Resisting the direction of President Donald Trump and his administration is more than a partisan issue. That effort must be treated as such by those who join at the table in steadfast resistance and heartfelt devotion to the American ideals of peace, prosperity, fairness-under-the-law, equality, and democracy.

This is an important message for anyone who may have voted for Trump and now regrets it. Perhaps you believed all of his rhetoric was just bluster. It would not be hard to be so jaded by politics and politicians that you supported someone because you assumed he would never actually do the things he said. After all, if cynicism led you to the belief that all politicians lie, then it was easy to take comfort in believing that Trump was surely lying with the most outrageous of his campaign promises to ban people of certain religions, to shred the burden of constitutional principles he disagreed with or found inconvenient, and the like.

But that wasn’t the case. His first weeks in office prove Trump meant every word of his rhetoric. It is time to move beyond buyers’ remorse. It is time to take action.

One needs to look no further than Trump’s immigration ban to see the choice ahead for every American. Now is the time to decide between the ideals of the first inhabitant of the Office of President and the 45th inhabitant of that office:

“The bosom of America is open to receive not only the opulent and respected stranger, but the oppressed and persecuted of all nations and religions; whom we shall welcome to a participation of all our rights and privileges...” - George Washington

“I hereby suspend entry into the United States, as immigrants and nonimmigrants, of such persons...” - President Donald Trump, Executive Order, January 27, 2017

“Donald J. Trump is calling for a complete and total shutdown of Muslims entering the United States.” - Donald Trump, public statement, December 7, 2015

If you have come to regret the decision of voting for Trump, please hear this: you can still make a difference. You are needed. Stand with people in support of the Constitution, in support of the concept of this nation, and in support of this grand experiment that is our democracy. Stand up and be counted. 

Join with other Americans who want to preserve that which President Ronald Reagan once called a “shining city on a hill.”

Stand up and embrace the words of President John F. Kennedy who said, “Let us not seek the Republican answer or the Democratic answer, but the right answer. Let us not seek to fix the blame for the past. Let us accept our own responsibility for the future.”

The responsibility of the future is a heavy weight to bear in uncertain times. Indeed, these are uncertain times for refugees who flee oppression seeking the hope and promise of the American concept. These are uncertain times for those who fought with Americans against evil in their own homelands and are now by executive order separated from the nation to which they showed devotion. These are uncertain times for those separated from loved ones by policies driven by fear, contempt, and prejudice.

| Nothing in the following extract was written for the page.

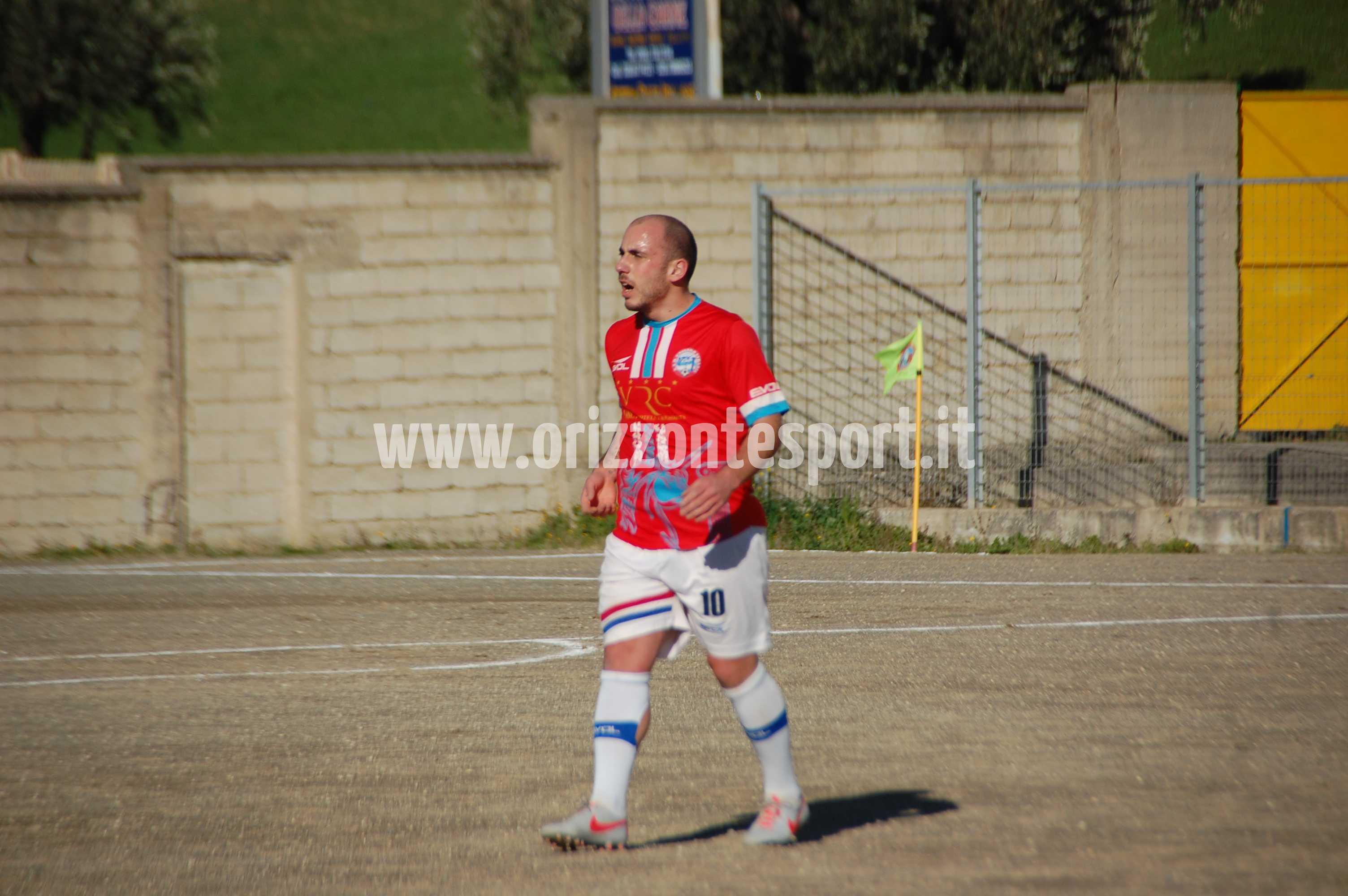 cassano_aprigliano (72)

For all of these people and for future generations of our nation and our world, now is the time to bear the solemn burden of the future and embrace the struggle of democracy that comes with it.

Stand up. Speak out. Raise your voice. Resist. Register people to vote. Run for office. Run for office in a political party and make it what it should be.

To those of you who have been standing against the threat of Donald Trump and standing against his rhetoric for months, or even years, quit saying “I told you so” and redouble your efforts. Being right in the past doesn’t relieve you of your responsibility for the future. Do not be bitter about the past or the losses it bore. Instead be hopeful for the future and steadfast in the fight on which that future depends.

Those willing to stand against the threat of Trump must be willing to work together without the luxury of ideological purity tests, of re-litigating past primary fights, or of rehashing old divides that risk new ones. Perhaps we disagree on how best to make the economy work for everyone, but we agree it should work for everyone. Perhaps we disagree on how to best vet refugees seeking asylum from persecution. But we agree that seeking asylum from persecution was a principle of this country from our first President until today and it should remain tomorrow.